Le réel, ce serait donc « quand on se cogne », pour emprunter un mot à Lacan : quand le doux rêve se brise contre la dure réalité… D’accord. Mais Léon Bloy avouait se cogner parfois contre les étoiles. Il est en effet des instants « de pure grâce » qui, par la plénitude de leur beauté, condensent en eux tout le sens et la saveur de notre vie. Parce que « trop beaux », ces instants sont-ils suspects ? Je crois au contraire qu’ils sont des éclats de vérité.

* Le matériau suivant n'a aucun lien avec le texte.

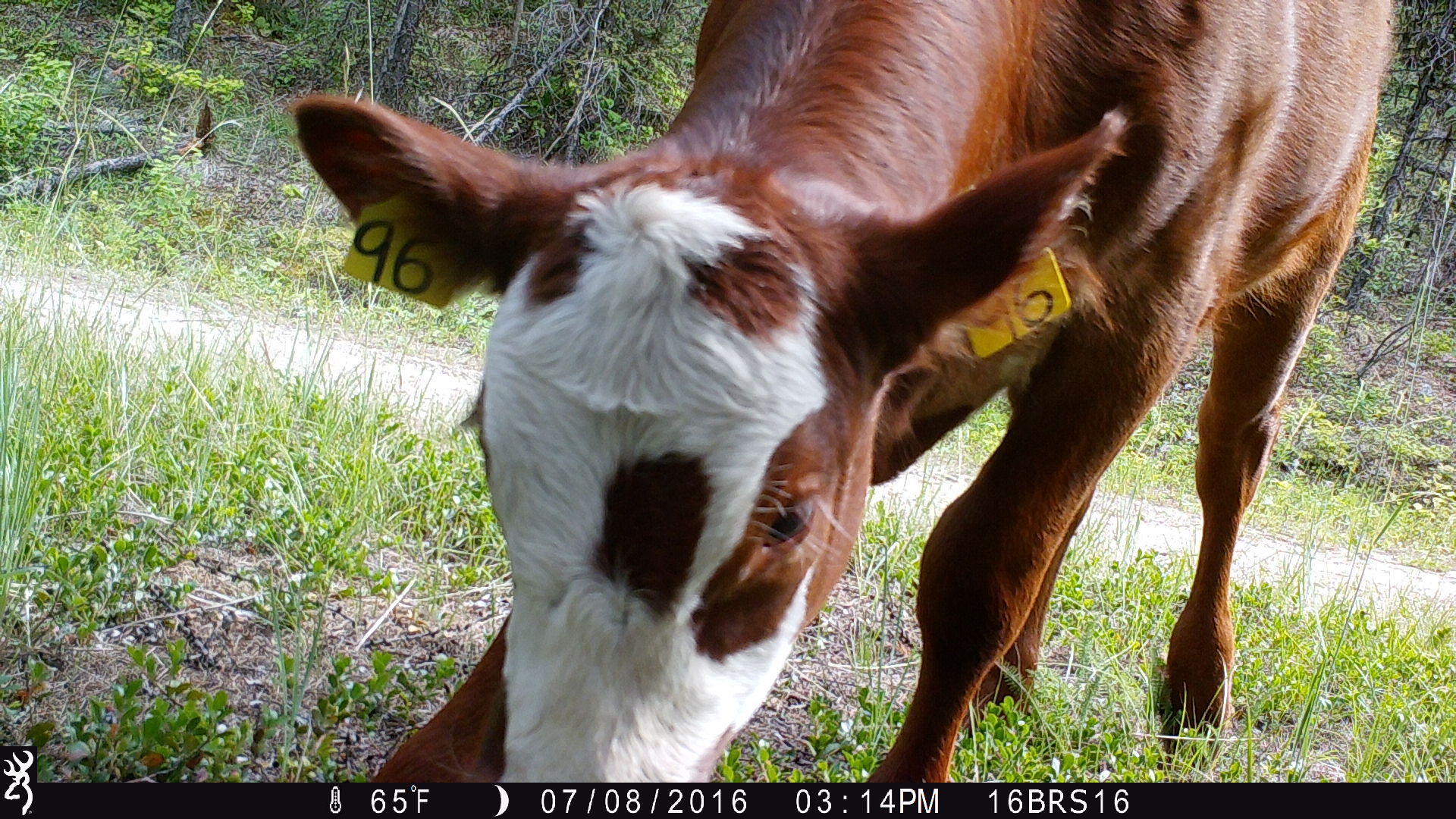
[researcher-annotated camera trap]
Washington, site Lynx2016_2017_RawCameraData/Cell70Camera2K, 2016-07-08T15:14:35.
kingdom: Animalia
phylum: Chordata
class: Mammalia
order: Artiodactyla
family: Bovidae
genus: Bos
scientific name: Bos taurus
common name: domestic cattle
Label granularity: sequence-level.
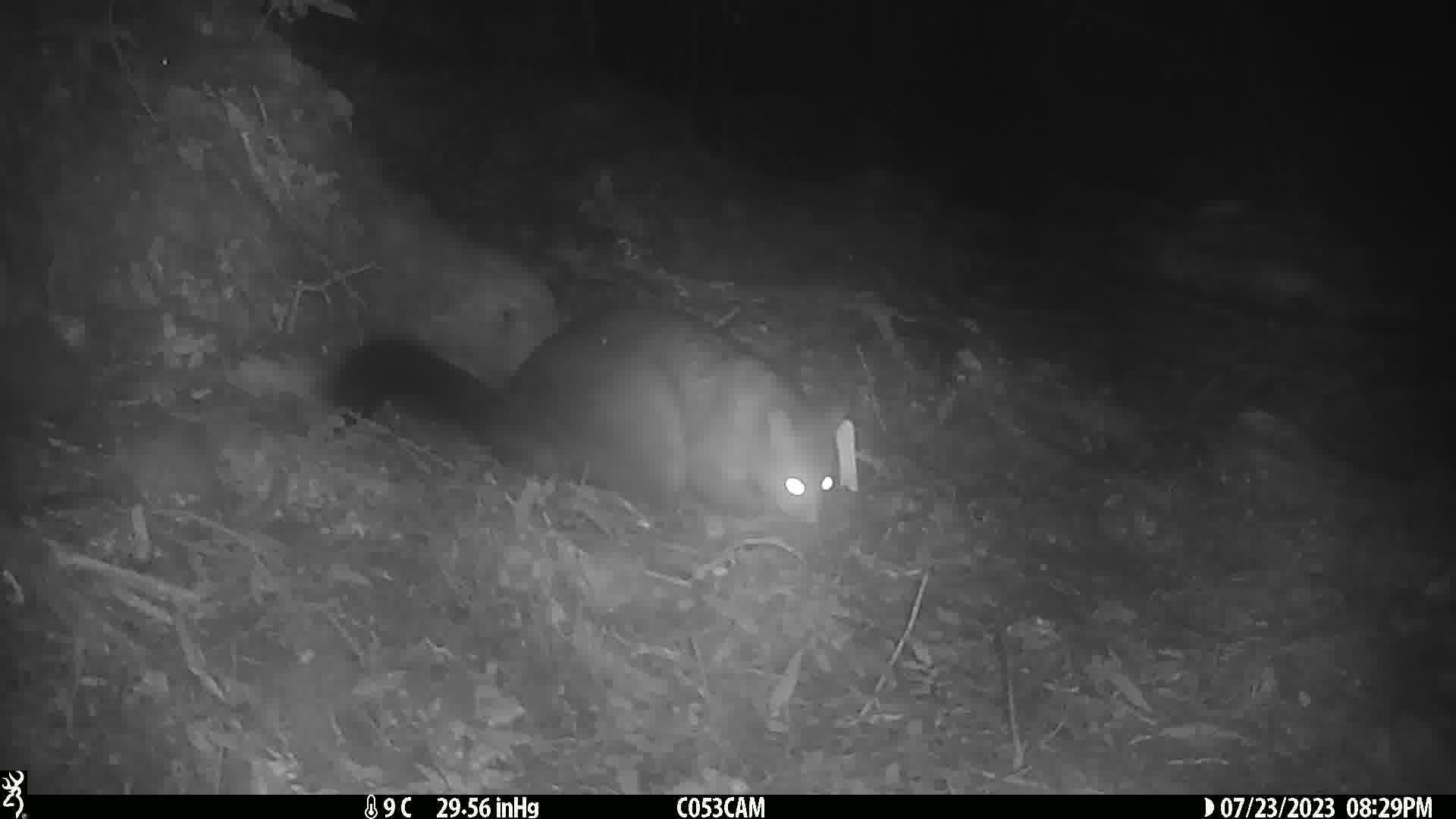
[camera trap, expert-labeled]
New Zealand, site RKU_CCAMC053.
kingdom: Animalia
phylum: Chordata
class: Mammalia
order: Diprotodontia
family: Phalangeridae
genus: Trichosurus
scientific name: Trichosurus vulpecula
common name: common brushtail possum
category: possum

Ils sont la promesse, soudain tenue, du bonheur pour lequel nous sommes faits.

L’enfant qui vient de naître, si fragile que les regards eux-mêmes n’osent se poser sur lui qu’avec délicatesse, n’est-il pas trop beau pour être vrai ? Cette femme rencontrée il y a quelques jours et qui, non contente de s’occuper de sa petite fille malade et de ses enfants, distribue sa joie de vivre à qui veut s’en nourrir, n’est-elle pas trop belle pour être vraie ? Et vous, chers lecteurs, n’êtes-vous pas trop beaux pour être vrais ? Demandez à ceux qui, parce qu’ils vous aiment, prennent plaisir à votre existence. Miracle de la vie donnée. Miracle de l’amour qui s’ouvre là même où l’on souffre. Miracle de la vie partagée. Ces miracles sont la saveur réelle de nos petites vies. Or on n’invente pas leur beauté : on se cogne à elle, et ce choc crée une étincelle, et de cette étincelle naît une attention plus pleine, un rapport plus authentique et plus vrai à la vie reçue.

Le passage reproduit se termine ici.